Na audiência, senadores criticaram a falta de atitude do Conselho Federal de Medicina (CFM) e dos conselhos regionais de medicina diante das acusações contra a operadora.

“Qual é a teoria que eu tenho na minha cabeça agora? O governo federal, o gabinete paralelo, o Conselho Federal de Medicina e a Prevent Senior atuaram em conjunto para permitir que essa situação acontecesse”, disse o senador Humberto Costa (PT-PE).

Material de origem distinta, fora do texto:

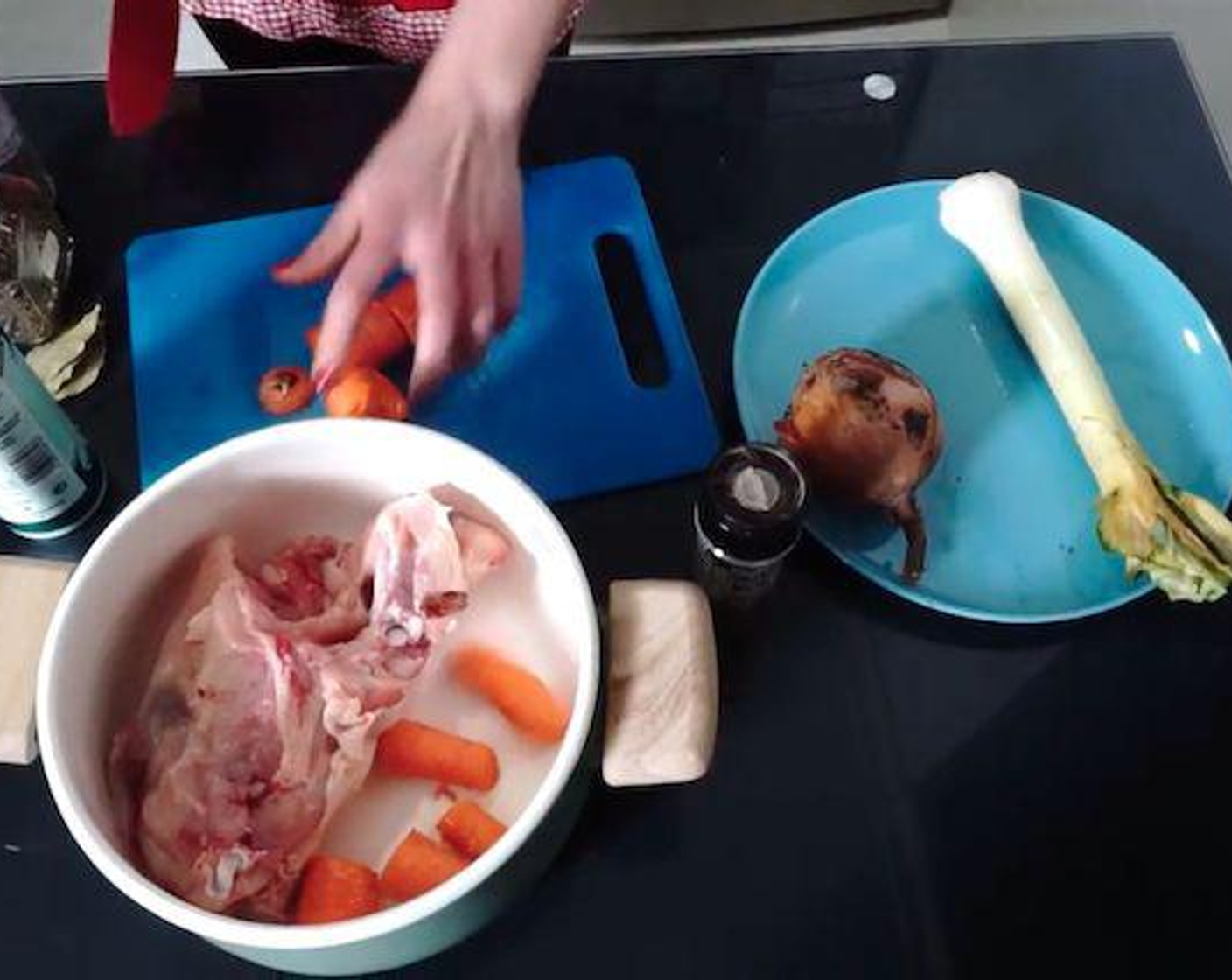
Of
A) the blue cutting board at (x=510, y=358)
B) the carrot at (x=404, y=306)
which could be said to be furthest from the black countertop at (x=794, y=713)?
the carrot at (x=404, y=306)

A CPI aprovou requerimento que pede à Procuradoria da República em São Paulo e no Distrito Federal e também à Polícia Federal que investiguem possíveis omissões por parte do CFM, do Conselho Regional de Medicina do Estado de São Paulo (Cremesp) e da Agência Nacional de Saúde Suplementar (ANS).

Denúncias

De acordo com Bruna Morato, as primeiras denúncias envolvendo a Prevent começaram logo no início da pandemia, em março de 2020. À época, ela atendia diretores clínicos da operadora.

Segundo a advogada, médicos relataram que, naquele momento, o plano de saúde não disponibilizava equipamentos de proteção individual (EPIs) para não “desesperar” e não preocupar os pacientes.

Ela relatou ainda a morte de um enfermeiro que tratava doentes com covid e que não podia usar os equipamentos.

Na sequência, já no fim de março, Bruna Morato contou, foi iniciada a adoção de um “protocolo de manejo” para o tratamento – o chamado “kit covid”, formado por oito medicamentos, entre os quais hidroxicloroquina e ivermectina, remédios de ineficácia comprovada no tratamento da covid.

Para dar efetividade à adoção do kit, a Prevent Senior, segundo a advogada, procurou médicos do chamado “gabinete paralelo”.